Leave the pictures out and give every entry again exactly.

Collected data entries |
+--
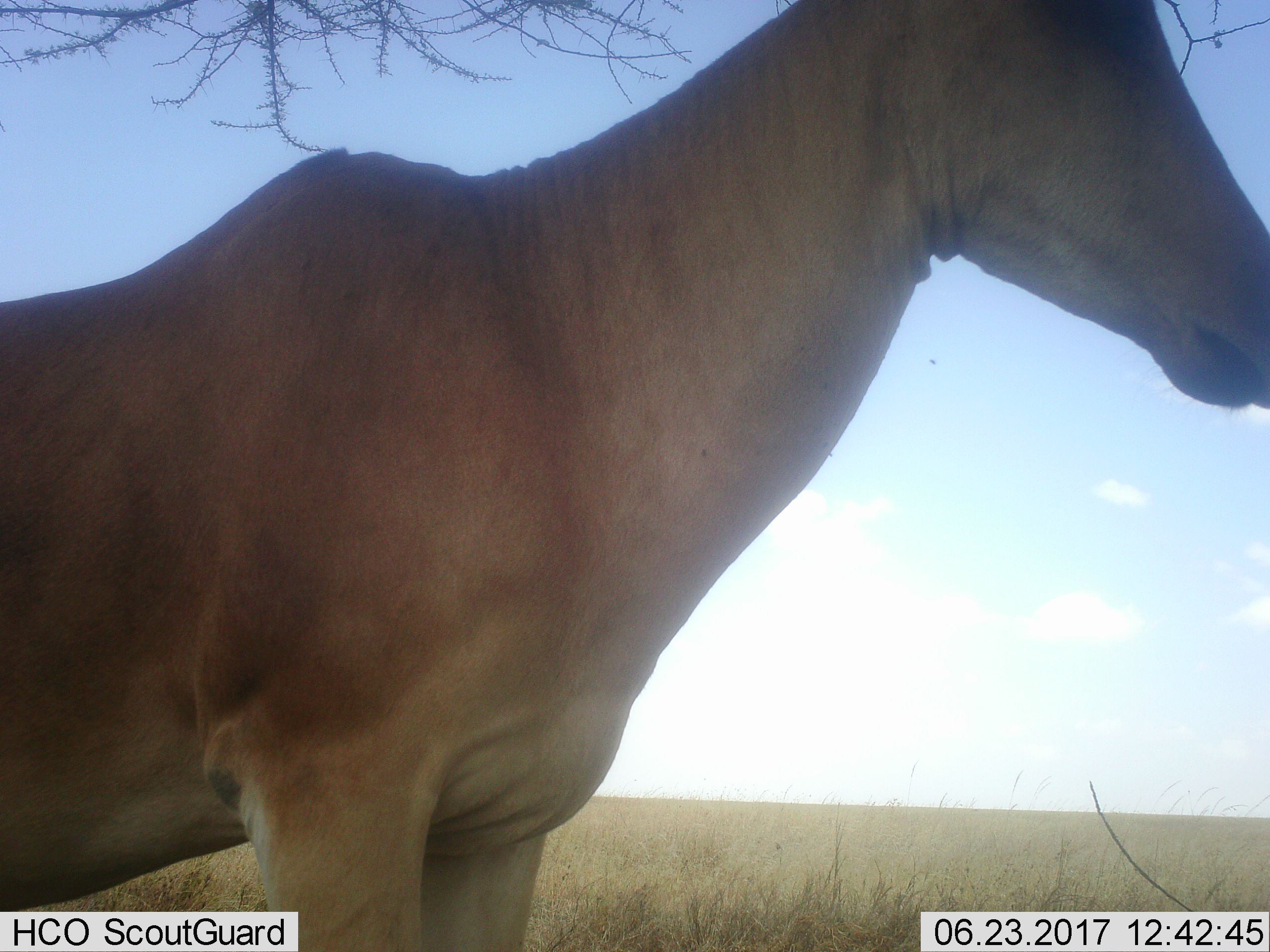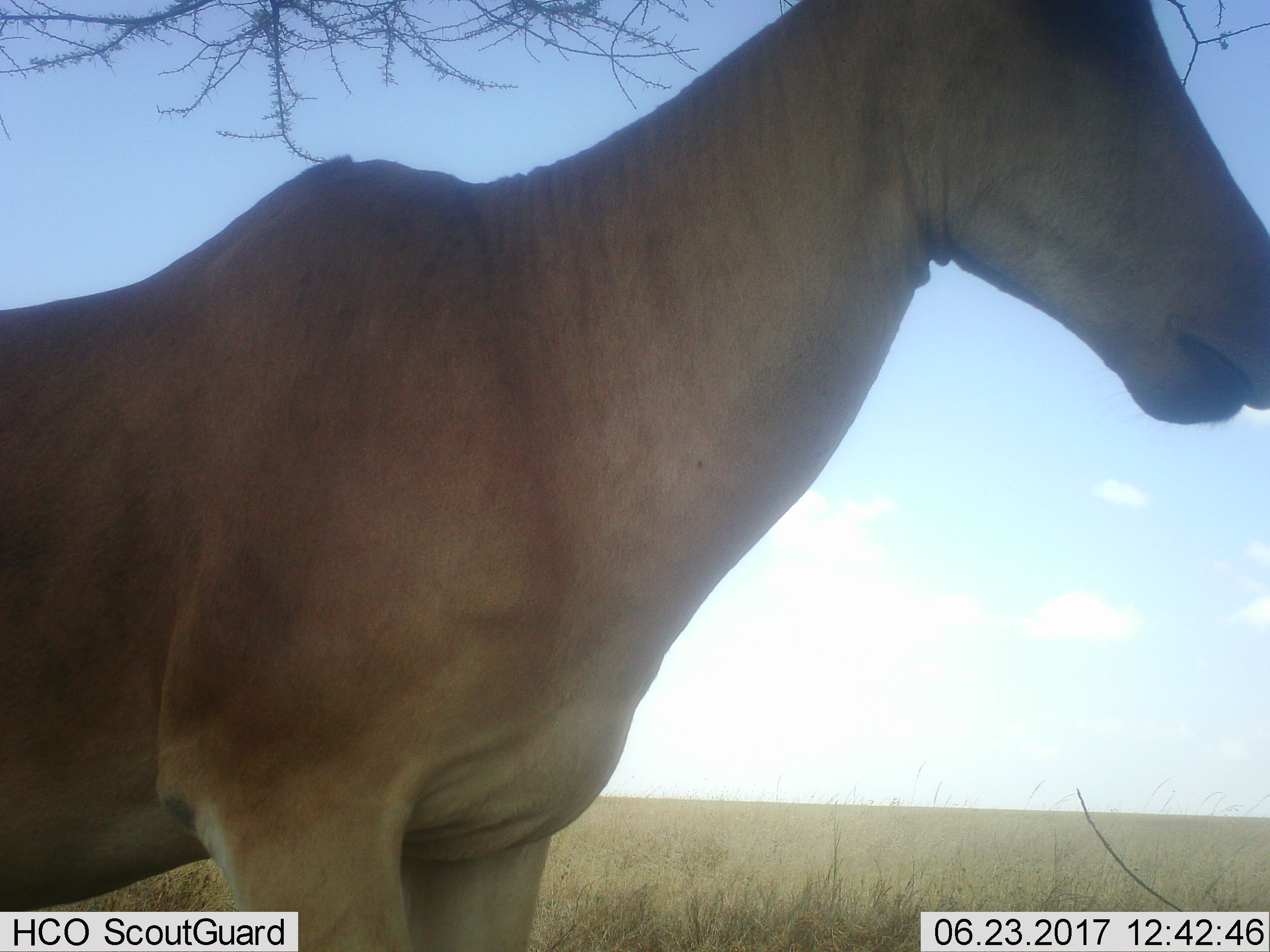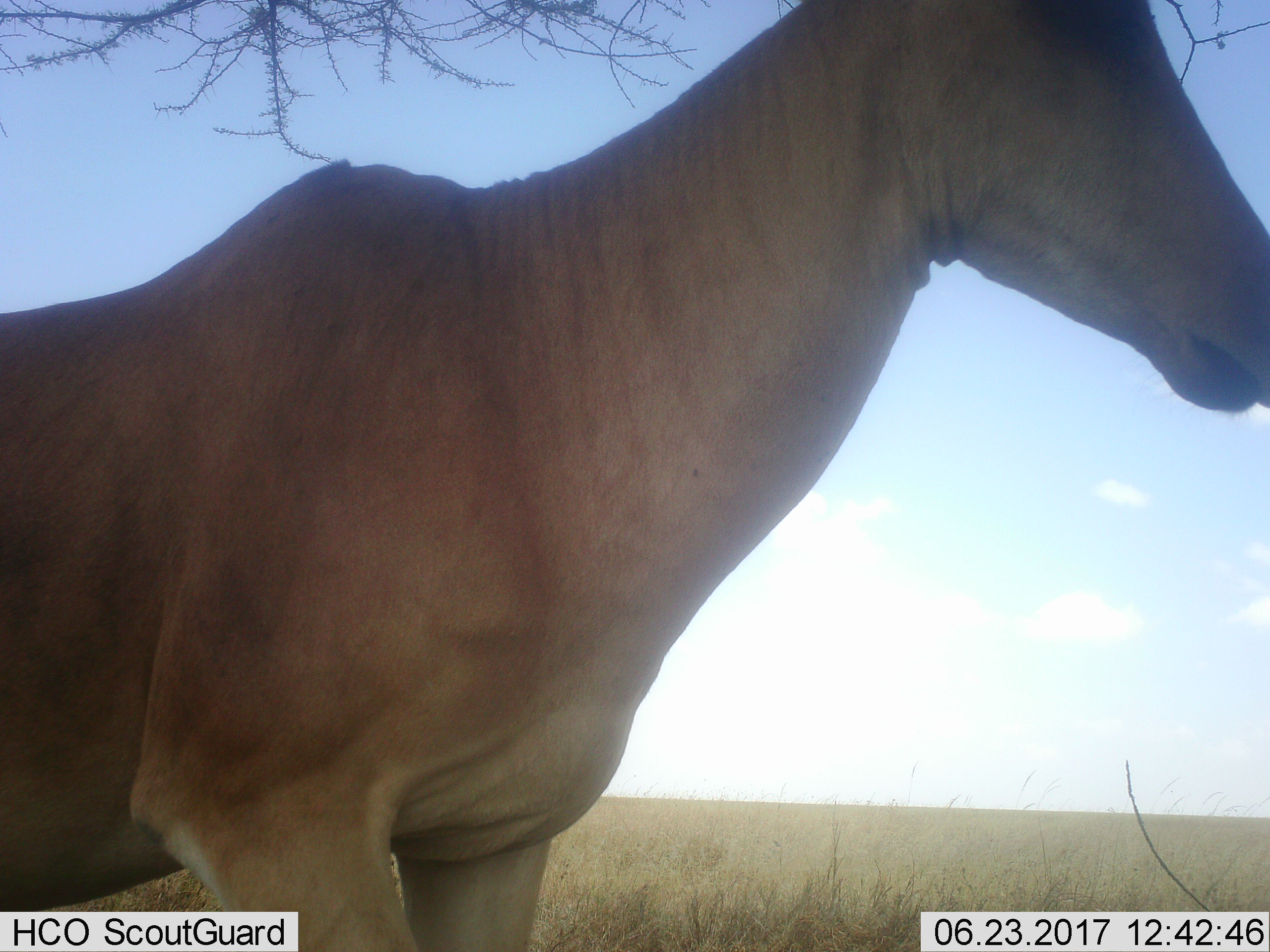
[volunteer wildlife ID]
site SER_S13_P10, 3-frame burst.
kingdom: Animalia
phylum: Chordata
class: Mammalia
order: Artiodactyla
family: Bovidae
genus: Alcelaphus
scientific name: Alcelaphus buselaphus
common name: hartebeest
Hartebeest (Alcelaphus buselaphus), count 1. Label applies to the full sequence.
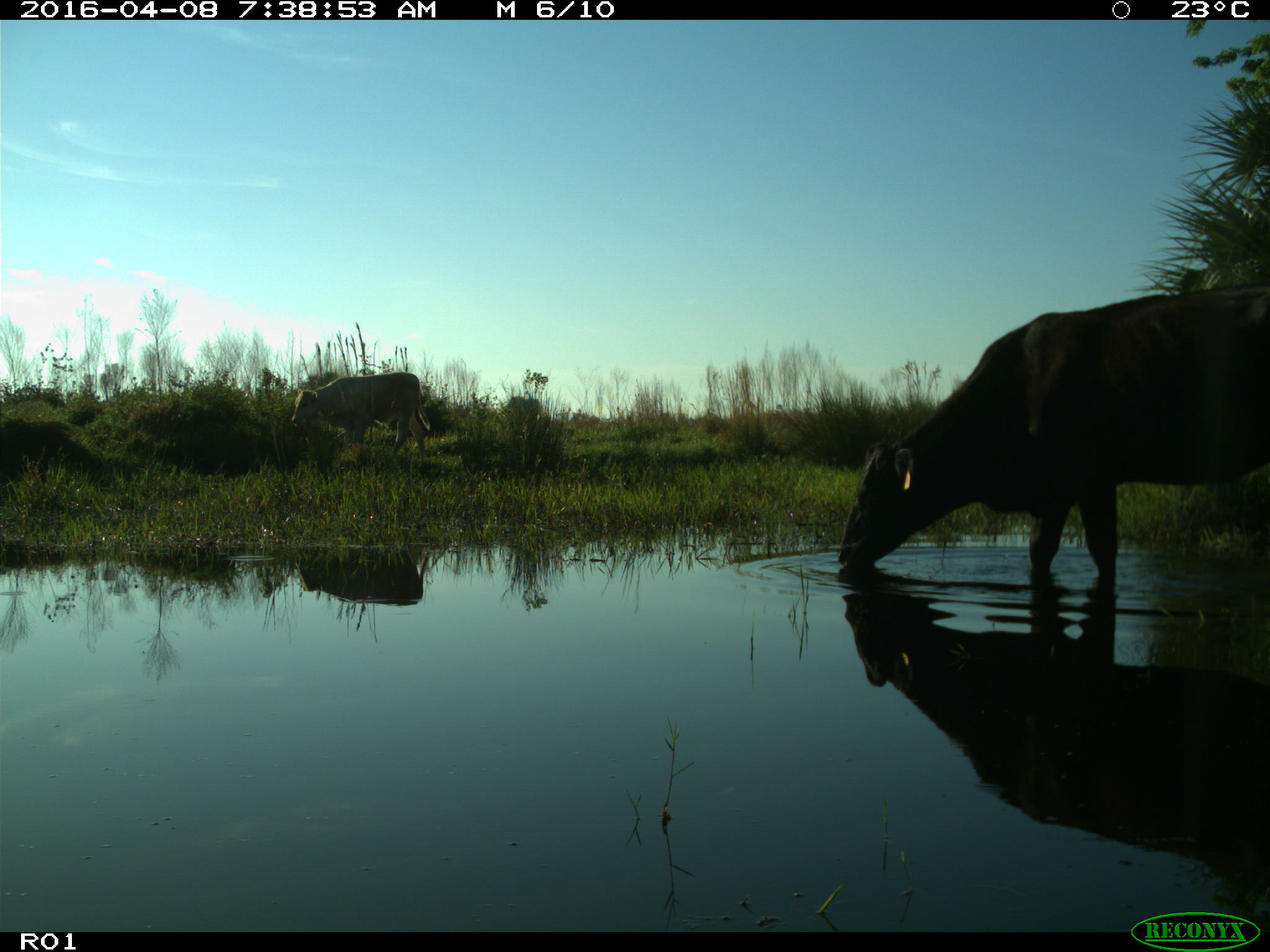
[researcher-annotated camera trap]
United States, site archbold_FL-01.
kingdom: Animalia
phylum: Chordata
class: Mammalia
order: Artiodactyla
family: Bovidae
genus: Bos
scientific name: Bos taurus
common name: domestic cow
+--
EXERCISE OUTPUT |
[volunteer wildlife ID]
site SER_S13_P10, 3-frame burst.
kingdom: Animalia
phylum: Chordata
class: Mammalia
order: Artiodactyla
family: Bovidae
genus: Alcelaphus
scientific name: Alcelaphus buselaphus
common name: hartebeest
Hartebeest (Alcelaphus buselaphus), count 1. Label applies to the full sequence.
[researcher-annotated camera trap]
United States, site archbold_FL-01.
kingdom: Animalia
phylum: Chordata
class: Mammalia
order: Artiodactyla
family: Bovidae
genus: Bos
scientific name: Bos taurus
common name: domestic cow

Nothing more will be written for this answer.